* _EXCERPTED TEXT_
Like others in the securitization and private placement markets, John Loofbourrow is paying close attention to the Securities and Exchange Commission's (SEC) proposed changes to disclosure regulations.

His firm, New York-based investment banking firm John W. Loofbourrow Associates, focuses on private placements and ABS, and will certainly be affected by changes.

The firm, which was founded more than 30 years ago by Loofbourrow, services mainly mid-sized companies. In 1986, John W. Loofbourrow Associates was the first to do a home equity loan, which was then called a second mortgage, he said, and it deals with unique ABS on a regular basis.

The SEC’s proposed regulations for ABS under Rule 144A would change requirements regarding the disclosures made by issuers and banks to the SEC and to investors. Under the new rules, data related to each public loan or asset pool will have to be disclosed to investors. Once these new regulations are implemented in the private market, upon request an ABS issuer will have to provide its investors with the same information required in a public offering. These proposals are meant to provide increased transparency.

According to data gathered by Thomson Reuters, year-to-date 2010 ABS market volume, which includes public and 144A issuance, is approximately $38.8 billion. The volume for ABS 144A alone is $25 billion.

* _WHAT THIS EXERCISE ASKS_
(1) In the excerpt on the SEC's proposed ABS rules, what was the year-to-date 2010 volume for ABS 144A issuance alone?
(2) Pull out the passage of the excerpt on the SEC's proposed ABS rules that runs from "His firm, New" up to and including "a regular basis.", word for word.

* _RECORD LIST_
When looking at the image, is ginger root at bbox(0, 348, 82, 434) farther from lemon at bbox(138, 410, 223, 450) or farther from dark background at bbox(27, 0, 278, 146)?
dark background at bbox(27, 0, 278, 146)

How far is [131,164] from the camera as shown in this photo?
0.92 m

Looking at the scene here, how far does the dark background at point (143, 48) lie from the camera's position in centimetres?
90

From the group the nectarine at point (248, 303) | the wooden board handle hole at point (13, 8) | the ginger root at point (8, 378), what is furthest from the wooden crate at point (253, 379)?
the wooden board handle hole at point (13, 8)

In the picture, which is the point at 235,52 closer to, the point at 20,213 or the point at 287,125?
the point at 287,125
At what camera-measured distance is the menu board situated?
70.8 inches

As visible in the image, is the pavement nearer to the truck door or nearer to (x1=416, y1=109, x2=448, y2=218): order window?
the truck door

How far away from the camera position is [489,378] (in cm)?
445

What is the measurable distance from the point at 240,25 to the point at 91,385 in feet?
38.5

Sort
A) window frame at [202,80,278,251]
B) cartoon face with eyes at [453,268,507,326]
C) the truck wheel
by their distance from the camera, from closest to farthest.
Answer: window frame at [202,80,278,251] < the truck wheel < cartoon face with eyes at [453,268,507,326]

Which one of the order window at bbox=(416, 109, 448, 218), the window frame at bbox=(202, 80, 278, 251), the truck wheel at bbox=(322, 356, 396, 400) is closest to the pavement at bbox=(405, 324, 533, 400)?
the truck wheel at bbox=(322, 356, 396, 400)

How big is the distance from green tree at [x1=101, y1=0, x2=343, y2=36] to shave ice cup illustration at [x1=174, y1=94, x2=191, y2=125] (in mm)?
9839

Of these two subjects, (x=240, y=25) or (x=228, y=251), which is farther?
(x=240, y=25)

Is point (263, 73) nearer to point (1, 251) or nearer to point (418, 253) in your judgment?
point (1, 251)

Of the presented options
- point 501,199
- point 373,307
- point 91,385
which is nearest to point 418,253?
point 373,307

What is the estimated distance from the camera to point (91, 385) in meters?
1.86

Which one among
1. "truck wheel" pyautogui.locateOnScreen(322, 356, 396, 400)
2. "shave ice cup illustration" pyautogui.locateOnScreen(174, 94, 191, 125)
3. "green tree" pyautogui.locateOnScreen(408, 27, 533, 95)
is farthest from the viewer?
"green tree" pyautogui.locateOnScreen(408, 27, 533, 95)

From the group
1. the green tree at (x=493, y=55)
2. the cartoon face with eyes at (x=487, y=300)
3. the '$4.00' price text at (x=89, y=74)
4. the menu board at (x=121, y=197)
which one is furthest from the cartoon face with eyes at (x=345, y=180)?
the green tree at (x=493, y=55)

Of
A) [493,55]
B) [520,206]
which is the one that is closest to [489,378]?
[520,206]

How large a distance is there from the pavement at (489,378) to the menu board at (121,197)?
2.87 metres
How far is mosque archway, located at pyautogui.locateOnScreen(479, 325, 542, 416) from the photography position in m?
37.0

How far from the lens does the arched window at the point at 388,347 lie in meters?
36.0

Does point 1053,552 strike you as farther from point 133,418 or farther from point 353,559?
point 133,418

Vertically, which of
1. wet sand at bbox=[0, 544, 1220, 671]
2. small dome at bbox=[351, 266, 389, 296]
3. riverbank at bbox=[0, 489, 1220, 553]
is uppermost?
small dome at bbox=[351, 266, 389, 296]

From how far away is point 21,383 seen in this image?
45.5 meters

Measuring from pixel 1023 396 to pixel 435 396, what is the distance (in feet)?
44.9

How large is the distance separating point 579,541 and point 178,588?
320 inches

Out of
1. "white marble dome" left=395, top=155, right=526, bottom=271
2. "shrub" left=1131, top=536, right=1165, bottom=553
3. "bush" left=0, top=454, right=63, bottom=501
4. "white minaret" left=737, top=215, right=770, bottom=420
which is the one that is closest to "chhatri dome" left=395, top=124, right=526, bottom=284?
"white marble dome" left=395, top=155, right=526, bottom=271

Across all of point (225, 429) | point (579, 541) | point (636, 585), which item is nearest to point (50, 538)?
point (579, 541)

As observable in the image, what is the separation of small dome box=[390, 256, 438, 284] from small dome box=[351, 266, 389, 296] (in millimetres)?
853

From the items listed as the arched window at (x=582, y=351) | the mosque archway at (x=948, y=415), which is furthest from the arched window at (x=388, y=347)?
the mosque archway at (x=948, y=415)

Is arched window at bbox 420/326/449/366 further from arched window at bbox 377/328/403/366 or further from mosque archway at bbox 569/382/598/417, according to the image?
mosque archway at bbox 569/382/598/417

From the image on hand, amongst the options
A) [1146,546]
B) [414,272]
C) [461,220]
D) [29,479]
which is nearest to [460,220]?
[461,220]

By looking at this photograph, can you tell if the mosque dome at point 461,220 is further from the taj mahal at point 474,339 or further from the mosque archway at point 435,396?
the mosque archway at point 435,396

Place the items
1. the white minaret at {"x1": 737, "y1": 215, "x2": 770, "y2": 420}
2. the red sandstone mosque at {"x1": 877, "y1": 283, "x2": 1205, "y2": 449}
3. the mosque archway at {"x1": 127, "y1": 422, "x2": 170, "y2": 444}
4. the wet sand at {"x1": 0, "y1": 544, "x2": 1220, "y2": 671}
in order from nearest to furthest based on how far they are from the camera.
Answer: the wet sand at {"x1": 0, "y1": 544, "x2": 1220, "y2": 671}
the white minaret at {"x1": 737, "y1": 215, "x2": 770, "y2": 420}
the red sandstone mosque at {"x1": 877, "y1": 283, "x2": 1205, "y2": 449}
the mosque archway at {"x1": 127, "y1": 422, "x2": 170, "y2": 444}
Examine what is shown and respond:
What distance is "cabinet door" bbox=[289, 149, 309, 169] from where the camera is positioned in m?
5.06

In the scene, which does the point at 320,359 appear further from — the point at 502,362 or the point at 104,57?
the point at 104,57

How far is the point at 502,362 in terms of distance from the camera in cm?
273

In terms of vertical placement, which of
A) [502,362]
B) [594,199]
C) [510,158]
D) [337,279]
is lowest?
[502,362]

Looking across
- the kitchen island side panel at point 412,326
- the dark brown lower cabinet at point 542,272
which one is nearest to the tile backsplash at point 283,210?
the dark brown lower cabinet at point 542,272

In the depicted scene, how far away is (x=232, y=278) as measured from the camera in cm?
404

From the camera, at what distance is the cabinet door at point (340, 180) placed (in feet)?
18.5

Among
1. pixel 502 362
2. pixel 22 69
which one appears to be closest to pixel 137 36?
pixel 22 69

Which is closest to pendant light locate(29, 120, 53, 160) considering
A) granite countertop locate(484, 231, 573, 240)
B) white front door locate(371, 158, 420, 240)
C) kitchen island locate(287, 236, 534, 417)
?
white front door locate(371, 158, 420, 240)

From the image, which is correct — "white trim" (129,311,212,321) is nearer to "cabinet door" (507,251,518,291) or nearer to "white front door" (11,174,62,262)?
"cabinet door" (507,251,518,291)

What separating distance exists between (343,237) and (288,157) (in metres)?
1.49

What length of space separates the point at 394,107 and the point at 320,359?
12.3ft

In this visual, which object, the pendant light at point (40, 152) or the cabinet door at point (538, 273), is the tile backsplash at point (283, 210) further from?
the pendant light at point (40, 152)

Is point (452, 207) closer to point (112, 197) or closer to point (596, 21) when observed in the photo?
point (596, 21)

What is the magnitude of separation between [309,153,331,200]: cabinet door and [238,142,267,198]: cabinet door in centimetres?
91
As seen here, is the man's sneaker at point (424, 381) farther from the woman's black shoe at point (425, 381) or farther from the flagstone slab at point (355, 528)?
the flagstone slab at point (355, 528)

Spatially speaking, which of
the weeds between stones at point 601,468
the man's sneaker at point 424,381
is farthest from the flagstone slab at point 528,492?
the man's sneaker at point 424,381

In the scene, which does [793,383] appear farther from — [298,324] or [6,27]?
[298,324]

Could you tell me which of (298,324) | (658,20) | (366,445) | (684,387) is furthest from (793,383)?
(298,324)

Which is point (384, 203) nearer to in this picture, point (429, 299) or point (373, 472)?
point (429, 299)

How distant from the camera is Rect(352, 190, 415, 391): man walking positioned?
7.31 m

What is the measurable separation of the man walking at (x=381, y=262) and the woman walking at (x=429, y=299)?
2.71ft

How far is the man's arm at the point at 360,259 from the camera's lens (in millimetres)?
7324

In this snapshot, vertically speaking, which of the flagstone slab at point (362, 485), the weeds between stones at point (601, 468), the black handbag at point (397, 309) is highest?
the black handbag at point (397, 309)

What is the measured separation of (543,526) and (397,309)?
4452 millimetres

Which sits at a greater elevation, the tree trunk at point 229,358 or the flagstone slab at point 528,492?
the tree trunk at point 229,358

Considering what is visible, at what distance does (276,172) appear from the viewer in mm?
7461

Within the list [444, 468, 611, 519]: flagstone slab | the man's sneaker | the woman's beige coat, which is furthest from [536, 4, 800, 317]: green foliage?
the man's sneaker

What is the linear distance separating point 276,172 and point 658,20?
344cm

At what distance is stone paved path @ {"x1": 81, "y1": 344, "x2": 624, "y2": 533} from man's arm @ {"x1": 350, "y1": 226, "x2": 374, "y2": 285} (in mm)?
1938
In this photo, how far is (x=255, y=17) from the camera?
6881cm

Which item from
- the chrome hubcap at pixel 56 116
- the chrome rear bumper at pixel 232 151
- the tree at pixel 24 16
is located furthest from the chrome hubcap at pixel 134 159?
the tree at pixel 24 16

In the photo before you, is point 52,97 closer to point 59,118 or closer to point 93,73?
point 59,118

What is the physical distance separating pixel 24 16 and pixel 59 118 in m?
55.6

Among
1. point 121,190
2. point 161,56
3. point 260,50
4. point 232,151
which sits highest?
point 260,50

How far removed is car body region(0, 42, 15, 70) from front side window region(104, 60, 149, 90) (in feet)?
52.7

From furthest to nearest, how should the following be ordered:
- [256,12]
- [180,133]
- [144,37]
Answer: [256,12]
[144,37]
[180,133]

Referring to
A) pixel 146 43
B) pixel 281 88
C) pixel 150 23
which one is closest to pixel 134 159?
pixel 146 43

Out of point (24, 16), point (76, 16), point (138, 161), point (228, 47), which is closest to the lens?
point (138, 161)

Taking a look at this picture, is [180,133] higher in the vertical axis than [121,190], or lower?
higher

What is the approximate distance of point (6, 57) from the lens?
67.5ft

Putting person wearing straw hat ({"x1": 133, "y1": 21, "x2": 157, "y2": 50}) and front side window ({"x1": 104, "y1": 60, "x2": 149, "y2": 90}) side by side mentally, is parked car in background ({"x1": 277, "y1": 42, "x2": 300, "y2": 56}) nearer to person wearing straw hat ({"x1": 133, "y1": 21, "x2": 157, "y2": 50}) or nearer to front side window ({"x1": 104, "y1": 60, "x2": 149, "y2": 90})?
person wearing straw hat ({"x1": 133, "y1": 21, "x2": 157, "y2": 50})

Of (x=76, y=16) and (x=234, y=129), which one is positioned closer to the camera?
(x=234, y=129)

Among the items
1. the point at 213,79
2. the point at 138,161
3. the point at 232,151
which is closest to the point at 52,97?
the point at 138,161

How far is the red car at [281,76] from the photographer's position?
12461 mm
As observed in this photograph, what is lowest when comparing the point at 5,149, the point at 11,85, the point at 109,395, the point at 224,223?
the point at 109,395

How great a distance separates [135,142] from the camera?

* _SOLUTIONS IN ORDER_
(1) $25 billion.

(2)
His firm, New York-based investment banking firm John W. Loofbourrow Associates, focuses on private placements and ABS, and will certainly be affected by changes.

The firm, which was founded more than 30 years ago by Loofbourrow, services mainly mid-sized companies. In 1986, John W. Loofbourrow Associates was the first to do a home equity loan, which was then called a second mortgage, he said, and it deals with unique ABS on a regular basis.